The revelation came following the sudden removal of the Chairman of the Rivers State Election Petition Tribunal, Justice Muazu Pindiga.
Pindiga was, yesterday, replaced on the orders of the President of the Court of Appeal, PCA, Justice Zainab Bulkachuwa, with another jurist, Suleiman Ambursa who was previously on the Rivers State National Assembly Elections Petitions Tribunal panel.
Although no reason was advanced for the sudden change, Vanguard learned that the security agencies working in concert with the leadership of the National Judicial Council had been discreetly monitoring activities of the heads of the tribunals using secret agents to ensure that they do not compromise their positions.
A top official of one of the judicial agencies told Vanguard last night that the sudden removal of the chairman of the Rivers State Election Petition Tribunal, which sparked protests in Abuja yesterday, might not be unconnected with adverse security reports.
Although the source did not say what the removed jurist might have done to warrant his sudden replacement with another, he maintained that the action received the full support of the leadership of the judiciary.

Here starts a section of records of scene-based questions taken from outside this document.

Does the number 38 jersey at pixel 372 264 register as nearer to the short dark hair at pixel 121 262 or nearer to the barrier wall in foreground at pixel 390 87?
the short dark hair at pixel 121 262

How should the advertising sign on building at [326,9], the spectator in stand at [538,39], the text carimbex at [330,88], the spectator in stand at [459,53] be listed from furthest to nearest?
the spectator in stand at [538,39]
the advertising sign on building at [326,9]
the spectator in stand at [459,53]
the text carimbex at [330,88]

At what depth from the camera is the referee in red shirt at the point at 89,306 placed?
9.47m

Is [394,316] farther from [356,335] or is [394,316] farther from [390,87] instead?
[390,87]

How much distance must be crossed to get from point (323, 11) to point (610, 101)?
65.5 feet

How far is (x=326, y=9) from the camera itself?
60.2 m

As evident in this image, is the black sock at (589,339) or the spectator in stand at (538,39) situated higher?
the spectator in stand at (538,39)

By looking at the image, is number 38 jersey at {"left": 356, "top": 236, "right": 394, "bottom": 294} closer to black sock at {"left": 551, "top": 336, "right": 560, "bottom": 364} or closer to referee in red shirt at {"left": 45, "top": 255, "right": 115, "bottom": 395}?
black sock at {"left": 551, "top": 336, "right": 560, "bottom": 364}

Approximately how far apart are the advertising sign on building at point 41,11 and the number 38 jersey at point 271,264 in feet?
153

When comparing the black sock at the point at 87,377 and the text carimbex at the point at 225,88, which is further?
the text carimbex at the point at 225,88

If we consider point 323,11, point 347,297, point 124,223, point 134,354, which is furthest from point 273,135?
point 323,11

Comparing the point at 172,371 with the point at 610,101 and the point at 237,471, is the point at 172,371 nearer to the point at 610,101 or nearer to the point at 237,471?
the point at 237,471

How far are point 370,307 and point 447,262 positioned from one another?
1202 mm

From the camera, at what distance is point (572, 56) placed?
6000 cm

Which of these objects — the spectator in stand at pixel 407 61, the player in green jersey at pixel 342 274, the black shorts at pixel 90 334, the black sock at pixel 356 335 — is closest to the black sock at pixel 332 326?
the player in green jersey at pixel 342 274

“The truth of the matter is that the tribunals are being monitored by both security agencies and the NJC to ensure that the outcome of the panels reflected nothing but the truth,” the top judicial officer said.
“Indeed, the chairmen and members of the tribunals are being closely monitored by the security agents working in concert with the NJC to ensure the integrity of their verdicts.
“What is happening is in line with the vision and resolve of the new leadership of the Judiciary in Nigeria and there is no hiding place for anyone who deviates from that vision,” the official, who requested for anonymity, said.
Findings showed that the appeal court was uncomfortable with the situation in which the orders of the tribunal were blatantly rebuffed with the chairman not being able to firmly enforce its decisions, thereby making a mockery of the judiciary.
It was gathered that more tribunals who were depending on technicalities to knock out good cases might also kiss the dust while those who use delay tactics to frustrate cases were also being identified for appropriate sanctions, but no names were given.